Parade Oklik dan Pawai Obor Sewu meriahkan penghujung bulan suci Ramadan di Kota Bojonegoro (19/3/2026). Selain mewarnai akhir Ramadan, parade Oklik ini jadi penguat legitimasi bahwa Oklik merupakan aset budaya penting yang dimiliki Bojonegoro.
Arakan parade dimulai dari Jalan Mas Tumapel, melintasi Jalan Imam Bonjol, Jalan Mastrip, Jalan MH Thamrin, Jalan Panglima Sudirman, Jalan Trunojoyo, dan kembali finis di Jalan Mas Tumapel. Sebanyak 24 grup oklik dan 1.100 obor yang berkeliling kota ini, praktis menyita banyak perhatian masyarakat.
Praktis, Jalan Mastrip dan Jalan MH Thamrin sesak dipenuhi para penonton dari berbagai kalangan masyarakat. Suasana cerah membuat banyak warga tak canggung untuk turun ke trotoar pemisah jalan, sehingga bisa melihat parade oklik itu dari dekat.

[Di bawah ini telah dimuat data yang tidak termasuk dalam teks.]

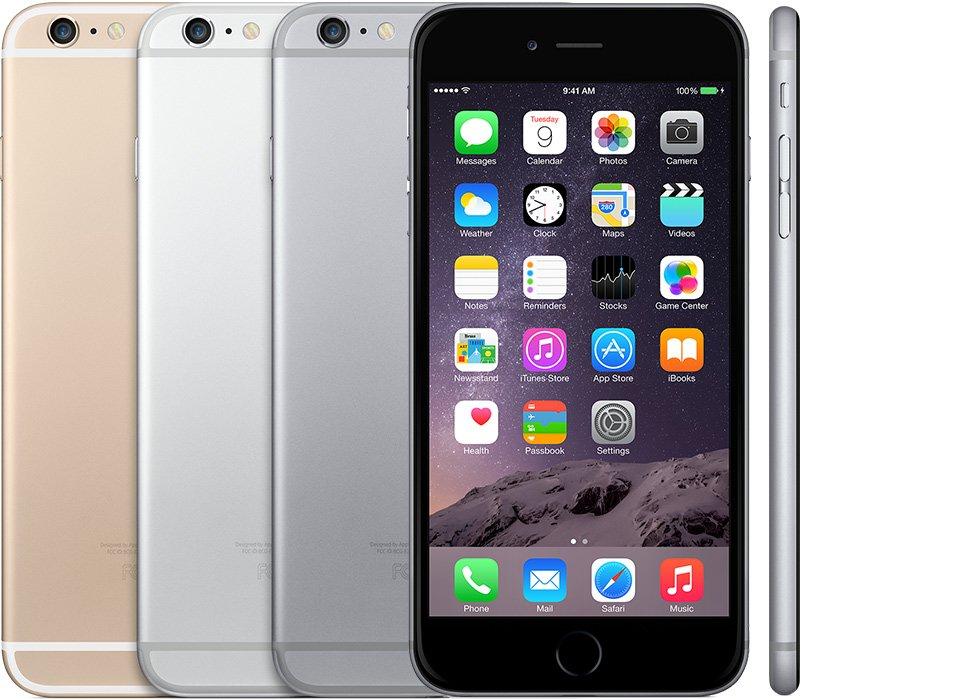 Слух: Apple не будет менять дизайн iPhone третий год подряд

Seperti dilakukan Samsiyah, warga Kauman Bojonegoro. Ia bersama keluarganya sengaja datang untuk menyaksikan parade sekaligus menikmati suasana hiburan menjelang Hari Raya Idul Fitri. Menurut dia, suasana yang cerah membuat jumlah penontonnya sangat banyak. Bahkan berderet rapi di sepanjang jalan.
“Acara ini sangat menghibur, apalagi menjelang Lebaran. Semoga ke depan bisa terus diadakan setiap tahun,” ungkap Samsiyah.